__WORK ORDER__. Set down, exactly and only, everything from the line containing "Alimentation RAIL DIN" down to the line containing "Snoop Dogg - Chronicalz - Zortam Music" in the data below; the pictures are not part of the copy.

__RECORDS FOR THE TASK__.
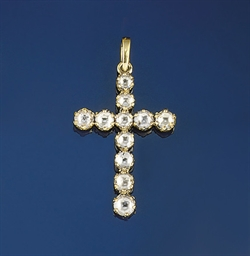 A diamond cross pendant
---
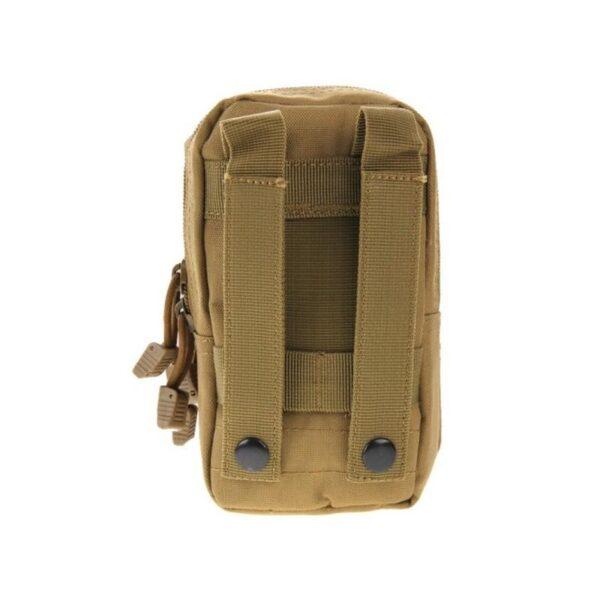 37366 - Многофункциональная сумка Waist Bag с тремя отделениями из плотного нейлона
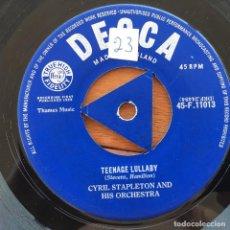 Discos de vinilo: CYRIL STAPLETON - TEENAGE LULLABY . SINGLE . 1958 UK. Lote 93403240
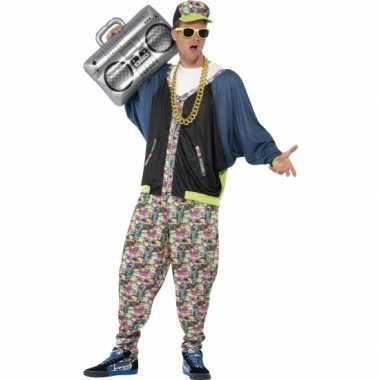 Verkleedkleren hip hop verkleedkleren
--
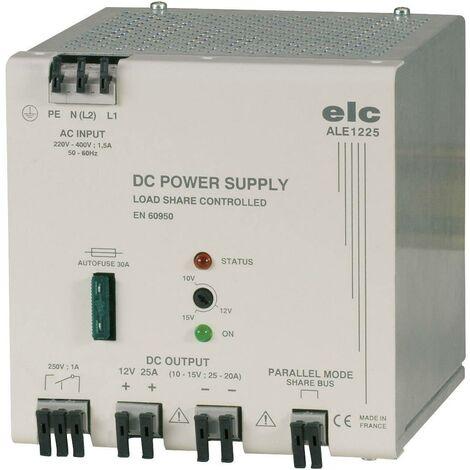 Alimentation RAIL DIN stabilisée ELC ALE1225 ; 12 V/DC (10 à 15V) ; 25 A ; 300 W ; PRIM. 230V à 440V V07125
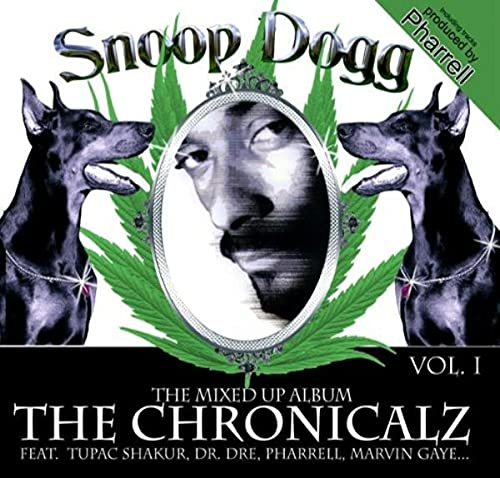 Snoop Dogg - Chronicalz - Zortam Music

__EXERCISE RESULT__.
 Alimentation RAIL DIN stabilisée ELC ALE1225 ; 12 V/DC (10 à 15V) ; 25 A ; 300 W ; PRIM. 230V à 440V V07125
 Snoop Dogg - Chronicalz - Zortam Music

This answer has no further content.